#### KUTIPAN
Penegakan Hukum di Indonesia
Negara Indonesia adalah Negara hukum yang
berdasarkan atas pancasila. Semua golongan masyarakat di Indonesia patut
mematuhi segala aturan atau system penegakan hukum yang telah berlaku.
Penegakan hukum itu sendiri adalah proses dilakukannya upaya untuk tegaknya
atau berfungsinya norma-norma hukum secara nyata sebagai pedoman perilaku dalam
lalu lintas atau hubungan-hubungan hukum dalam kehidupan bermasyarakat dan
bernegara.
Penegakan hukum dapat ditinjau dari dua
sudut, yaitu :
penegakan
hukum itu dapat dilakukan oleh subjek yang luas dan dapat pula diartikan
sebagai upaya penegakan hukum oleh subjek dalam arti yang terbatas atau sempit.
- Penegakan hukum dalam arti luas yaitu proses penegakan hukum yang melibatkan semua objek hukum dalam setiap hubungan hukum. Siapa saja yang menjalankan aturan normatif atau melakukan sesuatu atau tidak melakukan sesuatu dengan mendasarkan diri pada norma aturan hukum yang berlaku, berarti dia menjalankan hukum tersebut .
- Penegakan hukum dalam arti sempit yaitu upaya aparatur penegakan hukum tertentu untuk menjamin dan memastikan bahwa suatu aturan hukum berjalan sebagaimana seharusnya. Dalam memastikan tegaknya hukum itu, apabila diperlukan, aparatur penegakan hukum itu diperkenankan untuk menggunakan daya paksa.
- Penegakan hukum dalam arti luas yaitu penegakan hukum yang mencakup nilai-nilai keadilanyang terkandung di dalamnya bunyi aturan formal maupun nilai-nilai keadilan yang hidup dalam masyarakat.
- Sementara penegakan hukum dalam arti sempit yaitu penegakan hukum yang hanya menyangkut penegakan peraturan yang formal dan tertulis saja.

#### PETUNJUK PENGERJAAN
Ulangi tanpa perubahan bagian teks tentang penegakan hukum di atas, mulai dari "Penegakan hukum dapat" sampai dengan "hukum tersebut .", termasuk kedua batas tersebut. Materi sesudah ini berdiri sendiri dan tidak berhubungan dengan teks tentang penegakan hukum.

#### CUPLIKAN DATA

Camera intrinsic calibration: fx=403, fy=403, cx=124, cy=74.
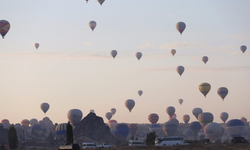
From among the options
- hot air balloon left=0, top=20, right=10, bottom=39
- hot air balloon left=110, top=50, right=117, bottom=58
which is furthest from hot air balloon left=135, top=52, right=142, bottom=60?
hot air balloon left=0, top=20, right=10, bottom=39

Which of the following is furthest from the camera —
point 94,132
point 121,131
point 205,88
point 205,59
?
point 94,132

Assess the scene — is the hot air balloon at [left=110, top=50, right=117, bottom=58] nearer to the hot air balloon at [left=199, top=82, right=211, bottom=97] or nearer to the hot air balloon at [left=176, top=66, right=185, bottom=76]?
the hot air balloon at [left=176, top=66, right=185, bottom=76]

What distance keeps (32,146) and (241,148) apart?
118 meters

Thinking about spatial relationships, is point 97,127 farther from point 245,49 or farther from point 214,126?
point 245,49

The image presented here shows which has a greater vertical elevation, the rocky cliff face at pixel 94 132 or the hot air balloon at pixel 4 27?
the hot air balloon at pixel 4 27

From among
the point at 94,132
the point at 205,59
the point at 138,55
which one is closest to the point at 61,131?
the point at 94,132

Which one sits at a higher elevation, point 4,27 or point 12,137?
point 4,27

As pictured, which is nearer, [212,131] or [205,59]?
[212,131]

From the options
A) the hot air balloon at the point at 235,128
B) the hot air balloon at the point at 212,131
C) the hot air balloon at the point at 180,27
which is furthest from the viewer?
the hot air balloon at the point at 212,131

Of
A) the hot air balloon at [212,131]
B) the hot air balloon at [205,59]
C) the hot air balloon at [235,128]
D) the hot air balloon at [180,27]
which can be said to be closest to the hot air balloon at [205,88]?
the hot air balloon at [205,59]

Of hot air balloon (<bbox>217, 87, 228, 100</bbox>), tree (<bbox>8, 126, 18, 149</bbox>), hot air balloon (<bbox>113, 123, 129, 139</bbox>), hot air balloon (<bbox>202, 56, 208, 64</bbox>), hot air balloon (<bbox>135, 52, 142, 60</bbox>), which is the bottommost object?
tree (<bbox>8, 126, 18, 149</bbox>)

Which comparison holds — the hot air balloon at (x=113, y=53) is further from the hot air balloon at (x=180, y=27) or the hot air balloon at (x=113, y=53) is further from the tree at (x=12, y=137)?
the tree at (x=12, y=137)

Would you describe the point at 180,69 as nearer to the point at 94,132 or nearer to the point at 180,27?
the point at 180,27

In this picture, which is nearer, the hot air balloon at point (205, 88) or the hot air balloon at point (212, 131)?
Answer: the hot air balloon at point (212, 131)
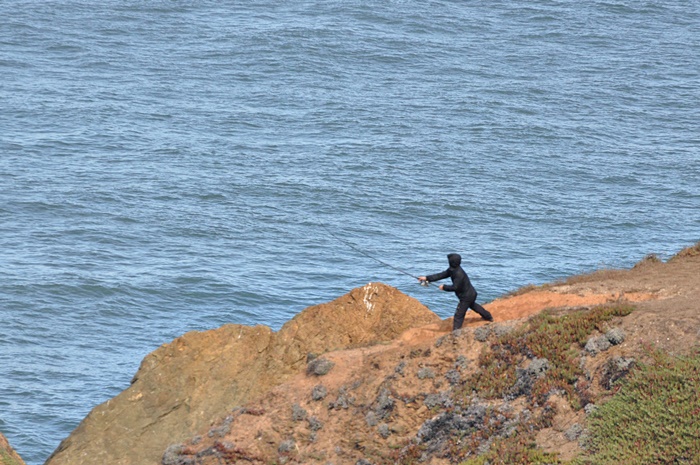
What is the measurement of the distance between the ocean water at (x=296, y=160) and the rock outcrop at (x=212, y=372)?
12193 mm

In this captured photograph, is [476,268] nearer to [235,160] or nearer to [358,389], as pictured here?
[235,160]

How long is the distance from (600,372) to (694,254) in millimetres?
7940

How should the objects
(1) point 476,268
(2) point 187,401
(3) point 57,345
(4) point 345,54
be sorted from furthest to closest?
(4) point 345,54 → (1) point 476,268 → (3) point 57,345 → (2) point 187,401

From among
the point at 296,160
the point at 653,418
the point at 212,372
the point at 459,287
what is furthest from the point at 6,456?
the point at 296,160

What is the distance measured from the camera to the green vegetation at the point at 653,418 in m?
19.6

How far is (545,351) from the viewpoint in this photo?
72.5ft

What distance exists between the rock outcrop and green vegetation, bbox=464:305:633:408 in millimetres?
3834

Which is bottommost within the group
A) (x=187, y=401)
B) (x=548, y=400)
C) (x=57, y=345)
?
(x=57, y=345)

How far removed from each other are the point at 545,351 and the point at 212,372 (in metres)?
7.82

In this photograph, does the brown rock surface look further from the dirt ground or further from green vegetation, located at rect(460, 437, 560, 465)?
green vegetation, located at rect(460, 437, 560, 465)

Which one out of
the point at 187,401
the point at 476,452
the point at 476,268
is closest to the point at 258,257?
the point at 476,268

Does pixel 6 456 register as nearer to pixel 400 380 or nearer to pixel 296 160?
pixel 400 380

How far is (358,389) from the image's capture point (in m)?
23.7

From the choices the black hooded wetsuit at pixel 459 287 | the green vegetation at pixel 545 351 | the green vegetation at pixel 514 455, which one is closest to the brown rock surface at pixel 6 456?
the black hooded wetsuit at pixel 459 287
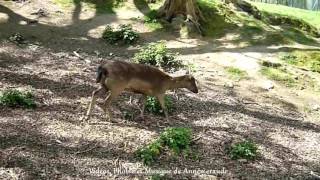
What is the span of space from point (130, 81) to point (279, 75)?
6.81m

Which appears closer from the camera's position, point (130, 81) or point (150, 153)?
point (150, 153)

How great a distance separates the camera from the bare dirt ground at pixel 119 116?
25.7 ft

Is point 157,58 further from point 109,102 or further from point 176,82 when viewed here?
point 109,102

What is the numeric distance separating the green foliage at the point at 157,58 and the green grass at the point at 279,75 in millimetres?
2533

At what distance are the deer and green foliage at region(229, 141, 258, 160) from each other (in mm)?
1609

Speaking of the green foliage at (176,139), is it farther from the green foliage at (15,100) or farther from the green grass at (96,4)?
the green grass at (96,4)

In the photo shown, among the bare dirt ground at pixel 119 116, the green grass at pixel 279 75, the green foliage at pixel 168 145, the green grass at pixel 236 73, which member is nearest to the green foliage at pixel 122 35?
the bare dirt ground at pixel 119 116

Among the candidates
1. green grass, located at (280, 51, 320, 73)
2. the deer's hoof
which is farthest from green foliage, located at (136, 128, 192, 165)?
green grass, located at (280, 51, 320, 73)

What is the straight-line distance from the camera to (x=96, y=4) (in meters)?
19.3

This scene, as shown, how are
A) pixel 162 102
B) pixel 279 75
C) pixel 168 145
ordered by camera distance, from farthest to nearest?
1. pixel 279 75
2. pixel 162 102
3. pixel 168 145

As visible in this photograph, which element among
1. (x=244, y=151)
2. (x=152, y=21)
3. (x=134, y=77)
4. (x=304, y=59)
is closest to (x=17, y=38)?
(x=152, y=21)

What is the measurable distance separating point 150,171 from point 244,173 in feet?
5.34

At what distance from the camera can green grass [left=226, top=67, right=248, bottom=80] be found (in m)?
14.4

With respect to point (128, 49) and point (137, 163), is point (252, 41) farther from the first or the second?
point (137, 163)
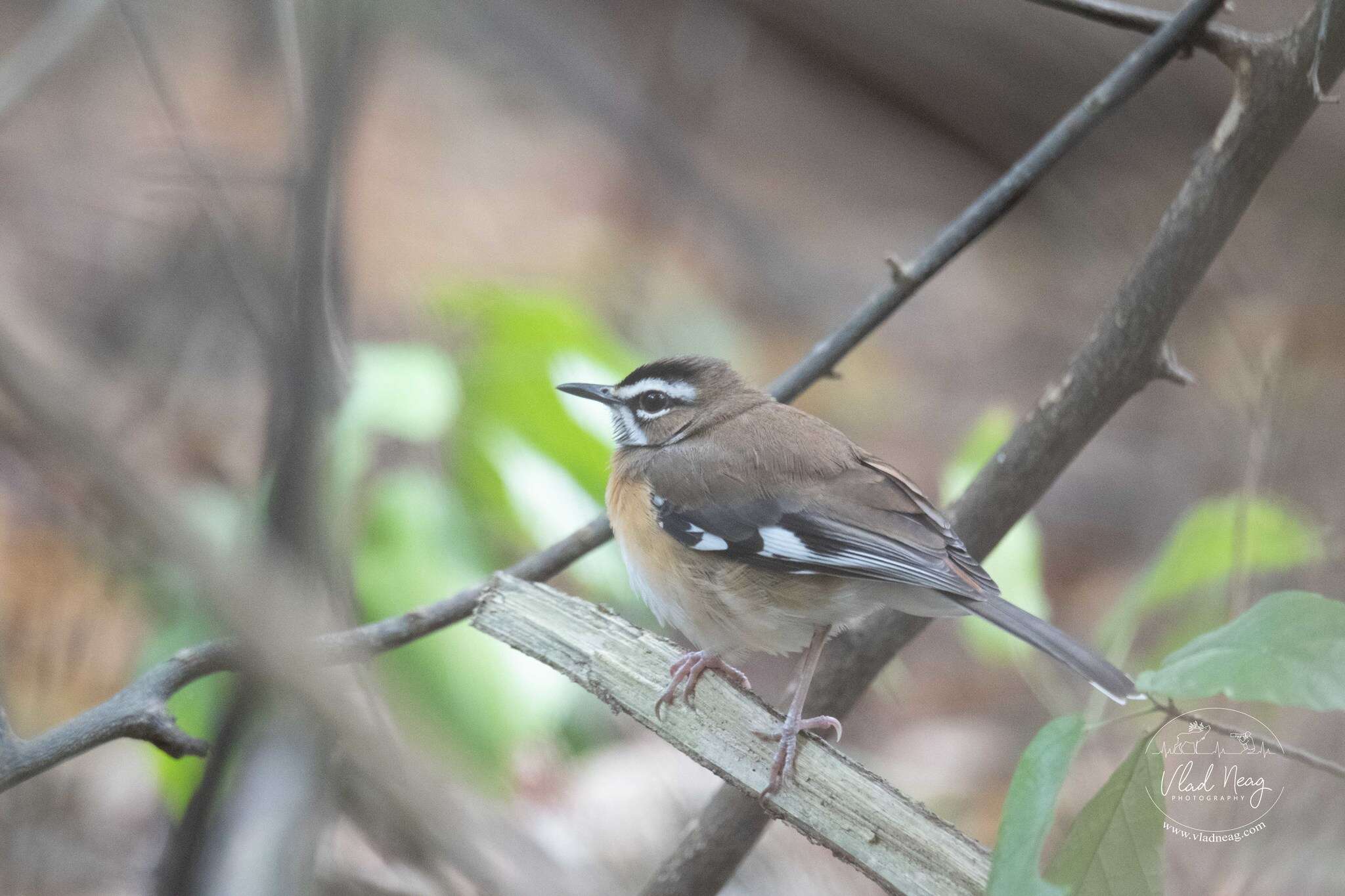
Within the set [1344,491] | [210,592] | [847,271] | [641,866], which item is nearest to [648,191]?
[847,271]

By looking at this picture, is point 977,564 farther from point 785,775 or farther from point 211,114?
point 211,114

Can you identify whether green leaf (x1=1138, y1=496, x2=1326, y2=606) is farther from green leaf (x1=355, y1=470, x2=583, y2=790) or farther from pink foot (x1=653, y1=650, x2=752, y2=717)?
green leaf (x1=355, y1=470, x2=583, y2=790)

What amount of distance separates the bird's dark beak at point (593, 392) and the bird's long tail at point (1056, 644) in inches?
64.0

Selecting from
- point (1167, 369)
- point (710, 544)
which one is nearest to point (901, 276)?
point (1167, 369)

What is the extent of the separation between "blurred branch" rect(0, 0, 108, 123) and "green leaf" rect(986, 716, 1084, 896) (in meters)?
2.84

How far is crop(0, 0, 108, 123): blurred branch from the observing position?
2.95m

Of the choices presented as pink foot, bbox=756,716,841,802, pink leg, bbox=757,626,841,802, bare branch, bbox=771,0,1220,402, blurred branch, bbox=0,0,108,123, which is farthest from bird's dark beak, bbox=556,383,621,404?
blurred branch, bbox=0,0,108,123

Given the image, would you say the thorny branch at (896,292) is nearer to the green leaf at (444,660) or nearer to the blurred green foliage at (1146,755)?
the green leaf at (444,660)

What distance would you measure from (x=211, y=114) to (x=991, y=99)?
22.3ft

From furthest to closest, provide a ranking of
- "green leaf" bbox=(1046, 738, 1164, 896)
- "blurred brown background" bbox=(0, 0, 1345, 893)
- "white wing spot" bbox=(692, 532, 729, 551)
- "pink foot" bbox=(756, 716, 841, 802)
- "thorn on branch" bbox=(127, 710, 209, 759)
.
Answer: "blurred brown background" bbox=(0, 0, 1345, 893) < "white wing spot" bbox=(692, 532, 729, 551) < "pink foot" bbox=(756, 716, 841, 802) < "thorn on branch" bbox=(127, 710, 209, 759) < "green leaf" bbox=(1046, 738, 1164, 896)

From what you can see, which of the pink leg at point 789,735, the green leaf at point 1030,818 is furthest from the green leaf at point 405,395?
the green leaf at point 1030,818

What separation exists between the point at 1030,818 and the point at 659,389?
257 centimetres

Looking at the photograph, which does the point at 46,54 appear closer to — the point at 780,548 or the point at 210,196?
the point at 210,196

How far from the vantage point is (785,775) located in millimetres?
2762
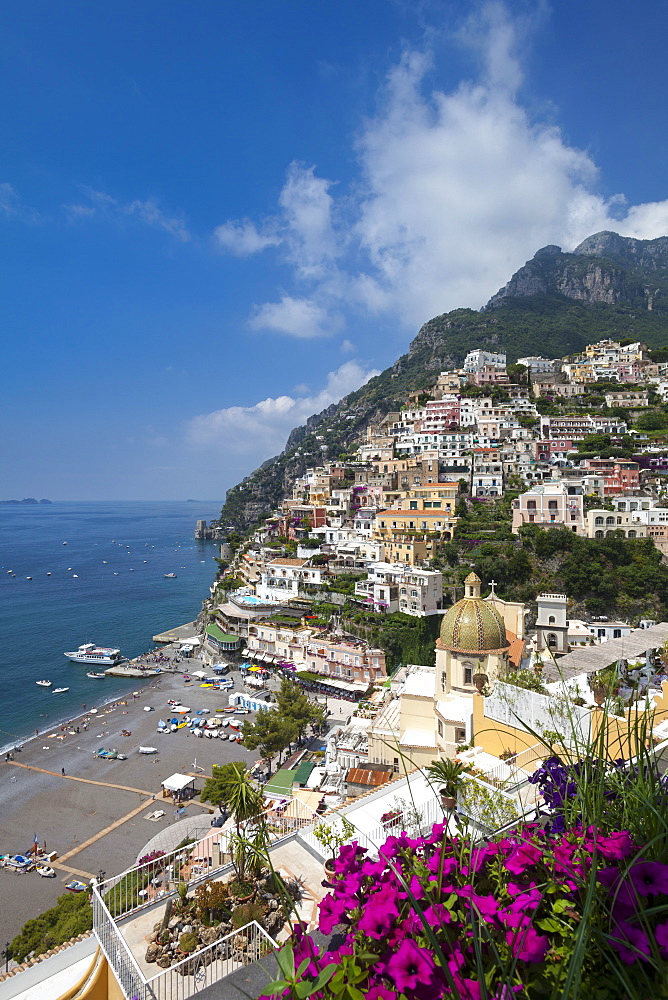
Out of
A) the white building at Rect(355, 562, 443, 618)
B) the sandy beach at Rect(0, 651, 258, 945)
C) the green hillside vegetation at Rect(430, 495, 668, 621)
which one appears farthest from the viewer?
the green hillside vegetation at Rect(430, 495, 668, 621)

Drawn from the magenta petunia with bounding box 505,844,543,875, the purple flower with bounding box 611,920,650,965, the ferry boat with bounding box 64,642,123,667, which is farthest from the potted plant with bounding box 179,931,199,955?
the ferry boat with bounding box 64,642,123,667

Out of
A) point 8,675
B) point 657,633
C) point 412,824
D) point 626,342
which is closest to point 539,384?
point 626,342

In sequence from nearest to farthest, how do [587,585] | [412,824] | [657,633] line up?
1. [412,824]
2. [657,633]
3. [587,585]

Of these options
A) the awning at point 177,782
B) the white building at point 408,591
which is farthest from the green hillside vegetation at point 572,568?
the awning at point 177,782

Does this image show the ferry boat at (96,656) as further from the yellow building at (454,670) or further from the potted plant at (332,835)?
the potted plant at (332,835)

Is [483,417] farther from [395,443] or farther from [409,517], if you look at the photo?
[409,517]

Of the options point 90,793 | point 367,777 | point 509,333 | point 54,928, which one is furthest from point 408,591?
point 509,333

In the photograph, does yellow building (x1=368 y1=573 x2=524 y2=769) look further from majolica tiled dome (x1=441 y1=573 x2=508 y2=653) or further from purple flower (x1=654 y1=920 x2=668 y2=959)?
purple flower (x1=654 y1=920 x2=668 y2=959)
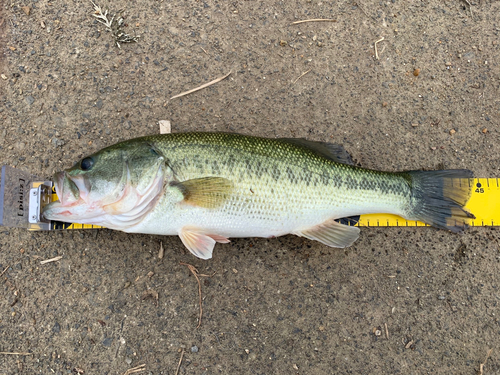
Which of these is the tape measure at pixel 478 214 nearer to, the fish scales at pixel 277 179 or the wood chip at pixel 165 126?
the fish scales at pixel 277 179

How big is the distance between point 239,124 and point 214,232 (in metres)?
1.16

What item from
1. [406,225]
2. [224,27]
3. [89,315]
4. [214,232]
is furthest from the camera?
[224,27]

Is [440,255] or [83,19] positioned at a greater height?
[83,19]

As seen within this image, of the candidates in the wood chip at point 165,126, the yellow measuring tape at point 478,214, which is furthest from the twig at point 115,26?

#### SOAL TERJAWAB
Penegakan hukum dapat ditinjau dari dua
sudut, yaitu :
penegakan
hukum itu dapat dilakukan oleh subjek yang luas dan dapat pula diartikan
sebagai upaya penegakan hukum oleh subjek dalam arti yang terbatas atau sempit.
- Penegakan hukum dalam arti luas yaitu proses penegakan hukum yang melibatkan semua objek hukum dalam setiap hubungan hukum. Siapa saja yang menjalankan aturan normatif atau melakukan sesuatu atau tidak melakukan sesuatu dengan mendasarkan diri pada norma aturan hukum yang berlaku, berarti dia menjalankan hukum tersebut .